“From what I understand, he still doesn’t want to play for the Colts, and they still don’t want to give him a long-term contract,” writes Graziano regarding Taylor’s unhappiness with his current contract situation and the Colts.
None of this should be all that surprising, as there hasn’t been any progress on a new contract between Taylor and the Colts—as Indianapolis appears unwilling to negotiate at this time given: A) Taylor is still under the last year of his rookie contract, B) has to prove that the ankle is fully healthy again, and C) show that he’s a natural fit in new head coach Shane Steichen’s offense.
There was an earlier national report that Taylor’s ankle is fully healthy and he could’ve played weeks ago—if he was actually eligible off of PUP.
To his credit, Colts running back Zack Moss has done a commendable job in Taylor’s absence since the opener, with his reliable, hard-nosed running style—even if he lacks some of the ‘take it to the house, home run hitting’ potential that #28 offers on any given carry.
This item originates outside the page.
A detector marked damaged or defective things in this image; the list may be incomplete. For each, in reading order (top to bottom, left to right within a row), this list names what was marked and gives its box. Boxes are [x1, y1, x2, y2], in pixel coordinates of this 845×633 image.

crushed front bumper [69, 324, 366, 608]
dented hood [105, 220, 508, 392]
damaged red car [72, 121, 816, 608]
For what it’s worth, ESPN’s Jeremy Fowler chimed in that he expects Taylor to stay put—given that the acquiring team would have to surrender a ‘Day 2’ draft pick (*plus likely a lucrative multi-year contract). It also looks like Taylor would now be a luxury to the high-scoring Miami Dolphins offense right now—who at one time, looked like potentially his biggest suitor with a clear need in their backfield.
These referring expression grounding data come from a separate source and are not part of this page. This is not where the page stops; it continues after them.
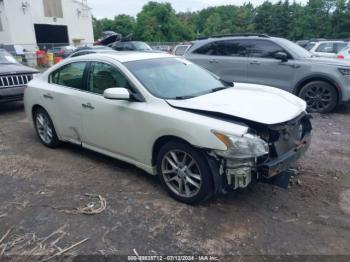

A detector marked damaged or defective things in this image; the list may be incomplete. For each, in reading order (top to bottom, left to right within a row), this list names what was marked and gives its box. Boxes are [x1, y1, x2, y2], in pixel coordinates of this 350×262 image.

dented hood [167, 83, 306, 125]
damaged white car [25, 52, 314, 205]
exposed headlight [213, 130, 268, 159]
broken headlight [212, 130, 270, 159]
broken bumper cover [258, 132, 312, 179]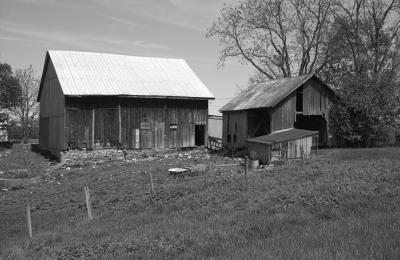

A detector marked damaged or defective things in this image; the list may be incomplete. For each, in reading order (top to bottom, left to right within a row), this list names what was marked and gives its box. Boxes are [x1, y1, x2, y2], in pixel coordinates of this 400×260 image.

rusted metal sheet [38, 50, 214, 100]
Taylor has to play at least 8 games this season for the last year of his rookie contract to toll and become a free agent—which even then, the Colts can still franchise tag him for 2024.
While Taylor wants a new contract now (especially in light of what just happened with the Cleveland Browns’ Nick Chubb injury-wise), the Colts maintain all the contract leverage, and it may be his best bet to simply play it out in Indy, be highly productive, and get paid thereafter.